Anyway, wasn't the end of the road, there is hope on Qt-based cellphones still. From it derived Sailfish that is about to come out (the first batch already sold out), and Tizen, that Samsung could start making phones with it.
Re:Hmm... (Score:2, Informative)
It's just incredible. I don't even blame Microsoft that much. What the hell was the Nokia board thinking? "Oh, this guy has run our company to the ground, he seems ok! Let's give him a few more years as CEO."
Duh. It wasn't Elop who ran the company to the ground. Nokia was fucked up looong before Elop arrived at the scene. The core of the problem was them being stuck with Symbian, which was a slow, clunky to use and very buggy phone operating system. Then Android and iPhone arrived which basically stomped all over Nokia. At that point Nokia accepted the Windows Phone deal as an emergency solution. And then we can fast forward to the present day.
Resistance is futile .. (Score:4, Informative)

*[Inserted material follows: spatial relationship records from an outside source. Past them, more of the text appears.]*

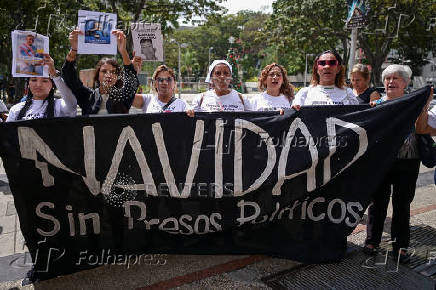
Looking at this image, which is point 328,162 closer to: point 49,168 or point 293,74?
point 49,168

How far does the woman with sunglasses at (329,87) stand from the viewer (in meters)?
3.39

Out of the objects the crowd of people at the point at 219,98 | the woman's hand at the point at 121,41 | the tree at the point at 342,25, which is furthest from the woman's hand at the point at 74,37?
the tree at the point at 342,25

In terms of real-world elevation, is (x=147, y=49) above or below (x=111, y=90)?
above

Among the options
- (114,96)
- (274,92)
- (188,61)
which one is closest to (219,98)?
(274,92)

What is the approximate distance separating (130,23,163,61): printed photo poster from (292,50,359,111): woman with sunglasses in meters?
1.45

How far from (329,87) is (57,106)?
2579 millimetres

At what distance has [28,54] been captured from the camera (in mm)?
2875

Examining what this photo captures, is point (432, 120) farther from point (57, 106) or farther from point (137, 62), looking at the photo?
point (57, 106)

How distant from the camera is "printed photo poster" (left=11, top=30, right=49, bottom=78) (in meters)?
2.80

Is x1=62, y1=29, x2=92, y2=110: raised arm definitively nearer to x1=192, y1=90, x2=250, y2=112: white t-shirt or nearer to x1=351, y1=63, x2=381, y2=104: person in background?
x1=192, y1=90, x2=250, y2=112: white t-shirt

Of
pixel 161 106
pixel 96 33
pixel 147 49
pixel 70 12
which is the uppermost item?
pixel 70 12

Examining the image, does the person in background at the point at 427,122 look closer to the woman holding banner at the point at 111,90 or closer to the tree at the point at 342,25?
the woman holding banner at the point at 111,90

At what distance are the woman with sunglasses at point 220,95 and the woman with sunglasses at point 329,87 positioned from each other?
2.05 feet

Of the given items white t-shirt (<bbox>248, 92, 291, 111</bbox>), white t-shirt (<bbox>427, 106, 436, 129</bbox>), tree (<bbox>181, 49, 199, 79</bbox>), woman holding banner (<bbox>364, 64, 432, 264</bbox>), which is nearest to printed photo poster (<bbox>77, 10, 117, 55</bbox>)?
white t-shirt (<bbox>248, 92, 291, 111</bbox>)
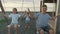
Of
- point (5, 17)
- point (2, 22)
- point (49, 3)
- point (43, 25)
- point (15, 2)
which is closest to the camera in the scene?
point (43, 25)

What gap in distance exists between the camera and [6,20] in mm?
4613

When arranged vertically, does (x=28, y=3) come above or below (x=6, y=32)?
above

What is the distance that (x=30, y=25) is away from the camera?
16.1 feet

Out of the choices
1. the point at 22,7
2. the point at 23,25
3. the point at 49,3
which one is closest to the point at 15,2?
the point at 22,7

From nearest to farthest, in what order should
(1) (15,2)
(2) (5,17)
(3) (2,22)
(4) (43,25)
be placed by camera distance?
(4) (43,25) → (2) (5,17) → (3) (2,22) → (1) (15,2)

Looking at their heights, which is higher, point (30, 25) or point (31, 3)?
point (31, 3)

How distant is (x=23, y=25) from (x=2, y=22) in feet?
1.61

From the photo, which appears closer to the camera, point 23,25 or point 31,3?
point 23,25

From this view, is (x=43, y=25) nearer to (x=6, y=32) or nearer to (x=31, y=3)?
(x=6, y=32)

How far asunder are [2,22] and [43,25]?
1257mm

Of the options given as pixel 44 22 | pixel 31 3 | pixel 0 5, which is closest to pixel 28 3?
pixel 31 3

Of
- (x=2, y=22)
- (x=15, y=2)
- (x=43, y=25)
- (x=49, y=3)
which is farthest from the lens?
(x=49, y=3)

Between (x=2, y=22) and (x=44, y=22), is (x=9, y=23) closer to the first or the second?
(x=2, y=22)

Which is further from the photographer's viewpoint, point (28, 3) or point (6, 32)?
point (28, 3)
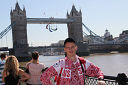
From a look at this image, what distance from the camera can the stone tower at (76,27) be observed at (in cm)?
4331

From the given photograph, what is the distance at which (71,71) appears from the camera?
164 cm

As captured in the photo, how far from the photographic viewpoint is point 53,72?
1676 millimetres

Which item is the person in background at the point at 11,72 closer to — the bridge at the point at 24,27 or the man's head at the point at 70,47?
the man's head at the point at 70,47

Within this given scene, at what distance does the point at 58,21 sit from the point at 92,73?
3973 centimetres

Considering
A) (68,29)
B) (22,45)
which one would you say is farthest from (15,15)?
(68,29)

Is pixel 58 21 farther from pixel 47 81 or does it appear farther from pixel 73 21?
pixel 47 81

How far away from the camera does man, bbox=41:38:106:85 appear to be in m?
1.61

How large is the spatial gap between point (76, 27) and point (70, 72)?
42054mm

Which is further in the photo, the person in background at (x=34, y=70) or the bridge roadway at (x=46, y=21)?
the bridge roadway at (x=46, y=21)

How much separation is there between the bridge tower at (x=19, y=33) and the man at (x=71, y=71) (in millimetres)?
34454

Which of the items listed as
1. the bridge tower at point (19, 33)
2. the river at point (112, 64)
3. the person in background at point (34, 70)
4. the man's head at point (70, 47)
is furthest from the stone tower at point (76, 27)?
the man's head at point (70, 47)

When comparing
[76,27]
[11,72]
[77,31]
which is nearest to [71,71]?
[11,72]

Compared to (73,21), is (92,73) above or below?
below

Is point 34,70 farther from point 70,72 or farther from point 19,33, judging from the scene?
point 19,33
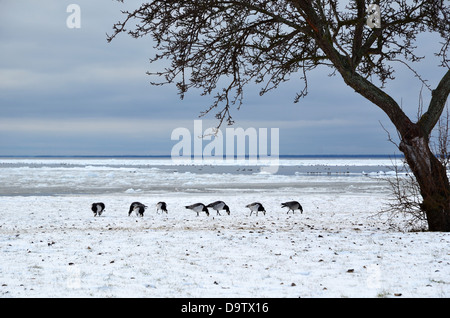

BBC failed Digital Project Cancelled [ibtimes.co.uk]
Project Kangaroo Cancelled [theregister.co.uk]
Highfield joins Microsoft after just four months at Project Kangaroo [theregister.co.uk]
BBC appoints Microsoft man to control future media [informitv.com]
Re:Beware of Microsofties bearing gifts (Score:5, Informative)
Read a little Tomi: http://communities-dominate.blogs.com/ [blogs.com]
NOK was not even close to dead/dying when Elop was brought in. His 'burning platform' memo killed it.